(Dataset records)
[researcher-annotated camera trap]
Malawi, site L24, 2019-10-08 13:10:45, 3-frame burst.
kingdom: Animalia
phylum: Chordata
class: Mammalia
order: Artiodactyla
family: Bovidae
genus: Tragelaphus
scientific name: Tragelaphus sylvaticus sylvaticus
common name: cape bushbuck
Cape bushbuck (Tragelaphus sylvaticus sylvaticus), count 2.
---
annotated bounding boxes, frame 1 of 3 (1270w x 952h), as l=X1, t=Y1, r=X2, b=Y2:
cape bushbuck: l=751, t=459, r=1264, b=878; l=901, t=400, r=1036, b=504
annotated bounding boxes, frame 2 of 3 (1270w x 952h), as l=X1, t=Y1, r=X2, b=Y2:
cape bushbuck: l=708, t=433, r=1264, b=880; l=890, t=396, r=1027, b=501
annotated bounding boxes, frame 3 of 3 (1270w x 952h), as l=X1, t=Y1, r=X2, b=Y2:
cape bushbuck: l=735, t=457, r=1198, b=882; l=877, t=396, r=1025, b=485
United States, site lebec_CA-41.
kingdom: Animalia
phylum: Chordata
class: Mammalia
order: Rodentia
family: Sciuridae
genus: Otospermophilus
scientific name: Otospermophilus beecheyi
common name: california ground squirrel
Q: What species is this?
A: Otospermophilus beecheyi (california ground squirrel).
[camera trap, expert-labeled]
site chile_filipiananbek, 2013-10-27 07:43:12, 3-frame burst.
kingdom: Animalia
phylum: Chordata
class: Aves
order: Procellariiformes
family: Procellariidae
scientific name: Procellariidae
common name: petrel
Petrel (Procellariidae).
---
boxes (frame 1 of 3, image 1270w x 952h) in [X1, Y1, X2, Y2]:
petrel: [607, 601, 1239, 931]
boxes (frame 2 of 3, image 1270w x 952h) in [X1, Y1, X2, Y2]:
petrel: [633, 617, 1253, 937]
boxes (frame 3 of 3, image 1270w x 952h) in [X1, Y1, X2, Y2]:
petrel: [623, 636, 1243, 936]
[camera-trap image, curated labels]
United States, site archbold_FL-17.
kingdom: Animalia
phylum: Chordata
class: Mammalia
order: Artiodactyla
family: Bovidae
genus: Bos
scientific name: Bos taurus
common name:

## WORK REQUIRED
Return all the data above, unaltered and complete.

## SOLUTION
[researcher-annotated camera trap]
Malawi, site L24, 2019-10-08 13:10:45, 3-frame burst.
kingdom: Animalia
phylum: Chordata
class: Mammalia
order: Artiodactyla
family: Bovidae
genus: Tragelaphus
scientific name: Tragelaphus sylvaticus sylvaticus
common name: cape bushbuck
Cape bushbuck (Tragelaphus sylvaticus sylvaticus), count 2.
---
annotated bounding boxes, frame 1 of 3 (1270w x 952h), as l=X1, t=Y1, r=X2, b=Y2:
cape bushbuck: l=751, t=459, r=1264, b=878; l=901, t=400, r=1036, b=504
annotated bounding boxes, frame 2 of 3 (1270w x 952h), as l=X1, t=Y1, r=X2, b=Y2:
cape bushbuck: l=708, t=433, r=1264, b=880; l=890, t=396, r=1027, b=501
annotated bounding boxes, frame 3 of 3 (1270w x 952h), as l=X1, t=Y1, r=X2, b=Y2:
cape bushbuck: l=735, t=457, r=1198, b=882; l=877, t=396, r=1025, b=485
United States, site lebec_CA-41.
kingdom: Animalia
phylum: Chordata
class: Mammalia
order: Rodentia
family: Sciuridae
genus: Otospermophilus
scientific name: Otospermophilus beecheyi
common name: california ground squirrel
Q: What species is this?
A: Otospermophilus beecheyi (california ground squirrel).
[camera trap, expert-labeled]
site chile_filipiananbek, 2013-10-27 07:43:12, 3-frame burst.
kingdom: Animalia
phylum: Chordata
class: Aves
order: Procellariiformes
family: Procellariidae
scientific name: Procellariidae
common name: petrel
Petrel (Procellariidae).
---
boxes (frame 1 of 3, image 1270w x 952h) in [X1, Y1, X2, Y2]:
petrel: [607, 601, 1239, 931]
boxes (frame 2 of 3, image 1270w x 952h) in [X1, Y1, X2, Y2]:
petrel: [633, 617, 1253, 937]
boxes (frame 3 of 3, image 1270w x 952h) in [X1, Y1, X2, Y2]:
petrel: [623, 636, 1243, 936]
[camera-trap image, curated labels]
United States, site archbold_FL-17.
kingdom: Animalia
phylum: Chordata
class: Mammalia
order: Artiodactyla
family: Bovidae
genus: Bos
scientific name: Bos taurus
common name:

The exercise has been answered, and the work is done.